その頃オペラ座では、支配人のジェラルド・キャリエールが解任され、新支配人のショレが妻でプリマドンナのカルロッタと共に迎えられていた。キャリエールはこの劇場には幽霊(ファントム)が棲んでおり、「地下には降りてはならない」と忠告するが、ショレはまったく取り合おうとしなかった。
クリスティーヌは、憧れに胸をときめかせオペラ座の楽屋口を訪ねるが、キャリエールが解任されたことを知り愕然とする。しかし楽屋番ジャン・クロードの計らいで新支配人を紹介される。ショレはクリスティーヌにオペラ座一のパトロンがついていると知り、レッスンを受けさせようとするが、クリスティーヌの若さと美貌に嫉妬したカルロッタは彼女を自分の衣装係にしてしまう。それでも、クリスティーヌは憧れのオペラ座にいられるだけで幸せだった。
ある時、まるで天使のように清らかなクリスティーヌの歌声を聞いたファントムは、その声にただ一人彼に深い愛情を注いだ亡き母親を思い起こし、仮面で顔を隠して彼女に近づき歌の指導をはじめる。瞬く間に上達したクリスティーヌを、ファントムはオペラ座の団員たちが集うビストロで歌うことをすすめる。そして天使が舞い降りたかのごとく歌い上げ、場内の喝采を浴びたクリスティーヌは、「フェアリー・クイーン」の主役タイターニア役を射止める。
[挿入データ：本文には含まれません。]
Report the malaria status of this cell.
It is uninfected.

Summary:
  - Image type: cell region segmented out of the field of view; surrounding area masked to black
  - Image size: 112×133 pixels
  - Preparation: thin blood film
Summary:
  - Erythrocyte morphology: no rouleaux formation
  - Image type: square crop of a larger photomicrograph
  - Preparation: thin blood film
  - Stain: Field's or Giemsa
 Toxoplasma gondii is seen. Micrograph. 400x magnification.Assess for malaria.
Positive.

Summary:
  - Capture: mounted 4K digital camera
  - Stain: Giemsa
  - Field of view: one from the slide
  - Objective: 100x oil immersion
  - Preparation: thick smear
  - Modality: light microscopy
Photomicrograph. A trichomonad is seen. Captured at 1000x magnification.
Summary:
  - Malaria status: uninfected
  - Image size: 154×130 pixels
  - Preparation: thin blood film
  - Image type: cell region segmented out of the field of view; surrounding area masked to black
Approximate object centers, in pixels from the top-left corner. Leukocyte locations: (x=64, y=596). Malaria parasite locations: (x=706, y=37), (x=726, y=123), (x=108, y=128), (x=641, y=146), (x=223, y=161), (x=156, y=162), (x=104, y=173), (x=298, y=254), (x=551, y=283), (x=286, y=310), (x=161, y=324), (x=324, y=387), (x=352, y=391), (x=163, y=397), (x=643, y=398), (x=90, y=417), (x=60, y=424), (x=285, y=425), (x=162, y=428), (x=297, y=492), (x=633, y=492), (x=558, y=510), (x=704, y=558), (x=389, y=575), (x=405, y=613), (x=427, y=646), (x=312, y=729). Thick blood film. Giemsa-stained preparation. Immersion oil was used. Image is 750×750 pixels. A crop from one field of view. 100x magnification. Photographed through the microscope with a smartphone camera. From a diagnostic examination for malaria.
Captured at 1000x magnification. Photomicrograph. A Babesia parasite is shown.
「フェアリー・クイーン」初日の楽屋。カルロッタは、緊張するクリスティーヌに、「緊張をときほぐす薬」だと盃を差し出した。それが毒だと知らずに飲み干したクリスティーヌは、本番で声を詰まらせ歌うことができなくなってしまう。それはクリスティーヌをつぶすためのカルロッタの策略だったのである。
愛するクリスティーヌを傷つけられ激怒したファントムは、クリスティーヌを地下へと奪い去る。しかしそれが、やがて彼を悲劇の結末へと向かわせる……。